La borghesia francese è sempre più consapevole di avere un ruolo dirigente. Qualunque siano i successi posteriori, mai la borghesia ha avuto una visione così netta e così orgogliosa della propria autorità come gruppo sociale e la consapevolezza della propria vittoria sull’antica Francia.
La fase post-napoleonica è caratterizzata da un forte malcontento, da miseria e fame.
Ogni anno muoiono tanti francesi. La sconfitta di Waterloo e il tradimento continuano ad avere un forte impatto sull’immaginazione collettiva.
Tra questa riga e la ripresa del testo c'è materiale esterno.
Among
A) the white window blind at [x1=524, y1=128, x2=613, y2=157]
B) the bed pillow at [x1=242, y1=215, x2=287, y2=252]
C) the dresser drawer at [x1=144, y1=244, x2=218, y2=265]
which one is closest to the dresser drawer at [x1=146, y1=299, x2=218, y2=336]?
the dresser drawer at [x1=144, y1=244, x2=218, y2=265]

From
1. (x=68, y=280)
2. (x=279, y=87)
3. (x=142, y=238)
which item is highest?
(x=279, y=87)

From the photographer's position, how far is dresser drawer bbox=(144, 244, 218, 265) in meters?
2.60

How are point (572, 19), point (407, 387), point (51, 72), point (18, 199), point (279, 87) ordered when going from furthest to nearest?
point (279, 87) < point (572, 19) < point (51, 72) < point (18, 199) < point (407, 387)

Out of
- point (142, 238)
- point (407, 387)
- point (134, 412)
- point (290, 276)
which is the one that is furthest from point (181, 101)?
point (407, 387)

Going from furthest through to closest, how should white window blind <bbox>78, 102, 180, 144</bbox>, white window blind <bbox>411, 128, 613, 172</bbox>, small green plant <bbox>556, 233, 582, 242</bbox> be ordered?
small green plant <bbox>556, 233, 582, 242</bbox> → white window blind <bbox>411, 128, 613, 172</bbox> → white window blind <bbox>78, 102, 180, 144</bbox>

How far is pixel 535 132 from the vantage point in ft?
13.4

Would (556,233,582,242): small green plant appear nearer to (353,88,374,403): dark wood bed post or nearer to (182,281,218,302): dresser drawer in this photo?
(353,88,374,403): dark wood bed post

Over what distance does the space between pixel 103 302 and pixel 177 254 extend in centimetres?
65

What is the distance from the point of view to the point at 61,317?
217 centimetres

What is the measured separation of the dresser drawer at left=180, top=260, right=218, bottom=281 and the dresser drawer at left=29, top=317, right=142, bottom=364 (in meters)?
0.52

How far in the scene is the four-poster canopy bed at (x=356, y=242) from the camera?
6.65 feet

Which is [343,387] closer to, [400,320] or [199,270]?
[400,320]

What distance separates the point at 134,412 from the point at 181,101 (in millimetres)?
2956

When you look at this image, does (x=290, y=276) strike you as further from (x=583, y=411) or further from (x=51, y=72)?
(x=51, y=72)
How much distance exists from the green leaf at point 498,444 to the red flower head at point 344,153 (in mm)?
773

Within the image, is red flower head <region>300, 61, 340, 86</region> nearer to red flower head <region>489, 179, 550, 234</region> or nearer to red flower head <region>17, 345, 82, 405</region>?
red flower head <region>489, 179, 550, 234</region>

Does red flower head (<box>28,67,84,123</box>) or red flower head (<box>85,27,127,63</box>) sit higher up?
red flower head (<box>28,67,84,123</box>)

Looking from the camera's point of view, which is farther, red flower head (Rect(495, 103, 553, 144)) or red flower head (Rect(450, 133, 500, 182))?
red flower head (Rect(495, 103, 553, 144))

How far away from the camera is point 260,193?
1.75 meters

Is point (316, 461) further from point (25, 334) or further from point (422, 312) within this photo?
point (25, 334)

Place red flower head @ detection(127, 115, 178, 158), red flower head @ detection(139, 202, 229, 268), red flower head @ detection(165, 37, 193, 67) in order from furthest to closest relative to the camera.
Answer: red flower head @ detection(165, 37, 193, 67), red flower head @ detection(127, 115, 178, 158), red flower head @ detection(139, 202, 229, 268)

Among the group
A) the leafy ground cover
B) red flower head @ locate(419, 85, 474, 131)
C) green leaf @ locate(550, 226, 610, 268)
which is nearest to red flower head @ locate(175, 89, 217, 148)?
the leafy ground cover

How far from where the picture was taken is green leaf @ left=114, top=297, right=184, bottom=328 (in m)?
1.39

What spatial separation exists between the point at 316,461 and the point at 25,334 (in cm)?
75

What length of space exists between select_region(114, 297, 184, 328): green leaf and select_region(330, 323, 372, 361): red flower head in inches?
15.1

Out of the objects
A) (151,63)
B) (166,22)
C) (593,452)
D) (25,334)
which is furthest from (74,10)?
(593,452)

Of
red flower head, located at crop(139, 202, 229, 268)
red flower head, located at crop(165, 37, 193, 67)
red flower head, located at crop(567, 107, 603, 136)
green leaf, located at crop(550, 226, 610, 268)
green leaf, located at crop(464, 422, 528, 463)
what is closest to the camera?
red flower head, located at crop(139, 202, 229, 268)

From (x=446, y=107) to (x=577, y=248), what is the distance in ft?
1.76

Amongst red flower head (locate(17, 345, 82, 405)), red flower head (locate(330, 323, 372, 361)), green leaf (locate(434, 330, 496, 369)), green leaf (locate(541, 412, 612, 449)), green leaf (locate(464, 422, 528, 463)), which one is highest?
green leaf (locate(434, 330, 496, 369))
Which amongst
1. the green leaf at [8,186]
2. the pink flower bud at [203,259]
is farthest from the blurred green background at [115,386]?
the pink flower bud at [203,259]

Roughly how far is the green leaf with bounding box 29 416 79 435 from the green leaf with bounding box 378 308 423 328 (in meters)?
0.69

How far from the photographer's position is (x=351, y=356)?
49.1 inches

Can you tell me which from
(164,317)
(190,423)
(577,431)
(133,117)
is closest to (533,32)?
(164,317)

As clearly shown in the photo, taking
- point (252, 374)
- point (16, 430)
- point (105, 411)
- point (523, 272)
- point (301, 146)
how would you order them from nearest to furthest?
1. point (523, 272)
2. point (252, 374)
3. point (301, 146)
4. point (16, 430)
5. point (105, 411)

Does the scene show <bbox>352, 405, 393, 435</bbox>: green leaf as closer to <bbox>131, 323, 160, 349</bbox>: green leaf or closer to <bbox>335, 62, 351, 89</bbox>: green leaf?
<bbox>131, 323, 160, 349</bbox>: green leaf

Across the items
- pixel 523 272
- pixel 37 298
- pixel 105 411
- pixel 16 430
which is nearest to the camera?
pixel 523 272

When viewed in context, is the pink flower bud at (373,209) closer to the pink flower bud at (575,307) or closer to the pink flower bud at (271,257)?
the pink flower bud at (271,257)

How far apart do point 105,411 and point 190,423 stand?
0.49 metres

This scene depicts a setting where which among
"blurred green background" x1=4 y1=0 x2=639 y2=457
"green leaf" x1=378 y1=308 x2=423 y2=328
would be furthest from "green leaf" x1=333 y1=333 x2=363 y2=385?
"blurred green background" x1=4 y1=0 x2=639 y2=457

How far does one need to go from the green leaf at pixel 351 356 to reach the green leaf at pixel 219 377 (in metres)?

Tra il 1846 e il 1847 falliscono le compagnie ferroviarie e quindi banche e finanziatori.
Carestie, aumento del prezzo del grano e crisi industriale e commerciale acuiscono il problema della miseria e della disoccupazione, inasprendo di conseguenza il malcontento sociale.
In questo contesto, fatto di squallore e frustrazione, prende avvio l’esperienza del romanticismo francese.
Esso ha, tra i suoi temi fondamentali, una forte protesta all’ascesa borghese ed è animato da un tentativo di rompere il razionalismo e il carattere quantitativo e calcolatore della nuova società.
Il capitalismo e la svolta borghese accentuano una reazione alla predominanza del calcolo e dell’opportunismo, in un mondo ormai fatto di interessi e lotte alla sopravvivenza, resi ancora più intollerabili dall’inevitabile miseria sociale: è in questo senso che il Romanticismo si appella per contrasto ad una rinascita del fantastico e della sensibilità.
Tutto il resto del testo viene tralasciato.